-- start of Passage --

Features of the folklore, other than the rhyming schemes abused by the socialist realists, were necessarily brought instead to focus, such as the obscurity of riddles as recycled by neomodernist poets, or the features of folk music and instruments as influential on the spectralist composers of the same period. This new-found obsession for the archetypal and also for the mythological – explained by the fairly classical education imposed by the regime over a booming population, exposed like never before to high culture – represented a more comfortable uniformity than socialist realism, resented as artificial.
By the ‘70s, young neomodernist poets such as Nichita Stănescu – most prestigious exponent of metaphysical poetry – were introduced in the textbooks, influential philosopher Constantin Noica was allowed to published books such as The Romanian Philosophical Utterance (1970) and The Romanian Sense of Being (1978), while claiming that the ”authenticity” of Being benefits from the restrained development within a closed society (as opposed to the open Western society, criticized for ”denouncing all that is repression”[iv]); in the same time, the essayist Edgar Papu promoted Protochronism[v], an isolationist cultural doctrine founded on unscientific narrations of an idealized national past – all in tune with the Ceaușescu’s own increasingly isolationist political agenda, hostile to any potential criticism even on the left[vi].

-- end of Passage --

**Stated task 1**
Return the passage word for word, starting at "By the ‘70s, young" and ending at "on the left[vi].".

-- start of Records provided --

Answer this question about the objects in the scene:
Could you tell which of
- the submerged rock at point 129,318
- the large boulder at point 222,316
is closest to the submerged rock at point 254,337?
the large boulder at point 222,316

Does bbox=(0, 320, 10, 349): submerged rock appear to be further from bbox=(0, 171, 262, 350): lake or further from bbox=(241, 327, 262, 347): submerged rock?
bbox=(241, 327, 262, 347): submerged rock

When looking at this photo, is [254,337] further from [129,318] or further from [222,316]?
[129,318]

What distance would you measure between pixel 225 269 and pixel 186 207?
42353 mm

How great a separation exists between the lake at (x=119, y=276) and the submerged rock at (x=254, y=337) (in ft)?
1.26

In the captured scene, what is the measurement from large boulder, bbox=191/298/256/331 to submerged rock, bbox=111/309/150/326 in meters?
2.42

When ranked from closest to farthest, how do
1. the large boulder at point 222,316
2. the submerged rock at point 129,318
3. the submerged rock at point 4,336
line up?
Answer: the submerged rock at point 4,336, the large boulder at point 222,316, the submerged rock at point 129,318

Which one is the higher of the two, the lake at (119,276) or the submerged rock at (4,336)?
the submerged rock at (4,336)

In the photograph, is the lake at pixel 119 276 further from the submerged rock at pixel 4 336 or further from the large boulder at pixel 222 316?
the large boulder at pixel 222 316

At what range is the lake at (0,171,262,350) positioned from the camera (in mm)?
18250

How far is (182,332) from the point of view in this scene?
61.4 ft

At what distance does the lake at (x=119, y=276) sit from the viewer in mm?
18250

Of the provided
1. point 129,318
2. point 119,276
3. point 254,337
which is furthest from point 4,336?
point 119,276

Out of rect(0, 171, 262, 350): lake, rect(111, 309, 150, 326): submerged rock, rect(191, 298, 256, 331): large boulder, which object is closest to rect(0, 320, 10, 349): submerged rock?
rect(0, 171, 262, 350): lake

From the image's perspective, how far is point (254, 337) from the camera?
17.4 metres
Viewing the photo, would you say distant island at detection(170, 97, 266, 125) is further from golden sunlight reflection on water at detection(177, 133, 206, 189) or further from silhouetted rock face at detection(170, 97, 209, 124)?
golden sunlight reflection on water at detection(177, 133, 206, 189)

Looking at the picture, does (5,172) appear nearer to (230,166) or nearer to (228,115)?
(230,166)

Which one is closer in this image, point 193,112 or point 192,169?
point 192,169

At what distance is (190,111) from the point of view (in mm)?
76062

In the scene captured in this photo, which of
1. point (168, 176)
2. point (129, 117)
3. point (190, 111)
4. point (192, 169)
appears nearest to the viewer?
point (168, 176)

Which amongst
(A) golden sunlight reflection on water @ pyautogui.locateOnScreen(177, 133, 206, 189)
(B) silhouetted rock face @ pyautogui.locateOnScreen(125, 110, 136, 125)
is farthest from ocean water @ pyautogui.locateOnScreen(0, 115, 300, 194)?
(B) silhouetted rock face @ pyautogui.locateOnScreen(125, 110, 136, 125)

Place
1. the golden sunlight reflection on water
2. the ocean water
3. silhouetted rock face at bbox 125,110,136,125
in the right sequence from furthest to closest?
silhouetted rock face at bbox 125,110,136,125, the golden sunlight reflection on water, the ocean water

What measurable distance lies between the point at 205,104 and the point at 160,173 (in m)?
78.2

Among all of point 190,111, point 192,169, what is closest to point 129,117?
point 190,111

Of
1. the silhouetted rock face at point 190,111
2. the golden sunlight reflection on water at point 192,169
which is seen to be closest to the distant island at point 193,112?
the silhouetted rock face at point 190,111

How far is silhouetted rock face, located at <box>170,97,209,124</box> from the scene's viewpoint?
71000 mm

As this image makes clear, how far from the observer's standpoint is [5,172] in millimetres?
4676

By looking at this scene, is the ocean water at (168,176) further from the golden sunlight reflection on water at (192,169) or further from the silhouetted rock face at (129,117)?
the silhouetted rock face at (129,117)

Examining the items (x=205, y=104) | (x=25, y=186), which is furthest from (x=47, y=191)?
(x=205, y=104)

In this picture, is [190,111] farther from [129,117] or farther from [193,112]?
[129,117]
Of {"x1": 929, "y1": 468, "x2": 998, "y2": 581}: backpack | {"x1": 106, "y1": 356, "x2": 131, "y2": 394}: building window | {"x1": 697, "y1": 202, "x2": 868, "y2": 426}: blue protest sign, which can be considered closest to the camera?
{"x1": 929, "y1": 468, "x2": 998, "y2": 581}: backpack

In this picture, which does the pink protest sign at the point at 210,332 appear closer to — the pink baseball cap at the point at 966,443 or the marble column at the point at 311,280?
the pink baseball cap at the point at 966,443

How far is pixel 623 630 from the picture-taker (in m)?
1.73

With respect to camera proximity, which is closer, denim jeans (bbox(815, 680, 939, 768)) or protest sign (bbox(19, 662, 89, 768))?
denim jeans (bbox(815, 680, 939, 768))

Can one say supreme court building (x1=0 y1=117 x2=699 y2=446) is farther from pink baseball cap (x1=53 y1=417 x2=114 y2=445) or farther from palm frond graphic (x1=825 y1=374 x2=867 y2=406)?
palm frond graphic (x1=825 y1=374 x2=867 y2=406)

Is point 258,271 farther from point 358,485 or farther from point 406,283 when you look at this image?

-- end of Records provided --

**Stated task 2**
Please output the lines of the listing as a numbered list, starting at the line that contains "With respect to" and ending at the end of the listing, with blank lines left out.

**Final result 1**
By the ‘70s, young neomodernist poets such as Nichita Stănescu – most prestigious exponent of metaphysical poetry – were introduced in the textbooks, influential philosopher Constantin Noica was allowed to published books such as The Romanian Philosophical Utterance (1970) and The Romanian Sense of Being (1978), while claiming that the ”authenticity” of Being benefits from the restrained development within a closed society (as opposed to the open Western society, criticized for ”denouncing all that is repression”[iv]); in the same time, the essayist Edgar Papu promoted Protochronism[v], an isolationist cultural doctrine founded on unscientific narrations of an idealized national past – all in tune with the Ceaușescu’s own increasingly isolationist political agenda, hostile to any potential criticism even on the left[vi].

**Final result 2**
1. With respect to camera proximity, which is closer, denim jeans (bbox(815, 680, 939, 768)) or protest sign (bbox(19, 662, 89, 768))?
2. denim jeans (bbox(815, 680, 939, 768))
3. Can one say supreme court building (x1=0 y1=117 x2=699 y2=446) is farther from pink baseball cap (x1=53 y1=417 x2=114 y2=445) or farther from palm frond graphic (x1=825 y1=374 x2=867 y2=406)?
4. palm frond graphic (x1=825 y1=374 x2=867 y2=406)
5. Is point 258,271 farther from point 358,485 or farther from point 406,283 when you look at this image?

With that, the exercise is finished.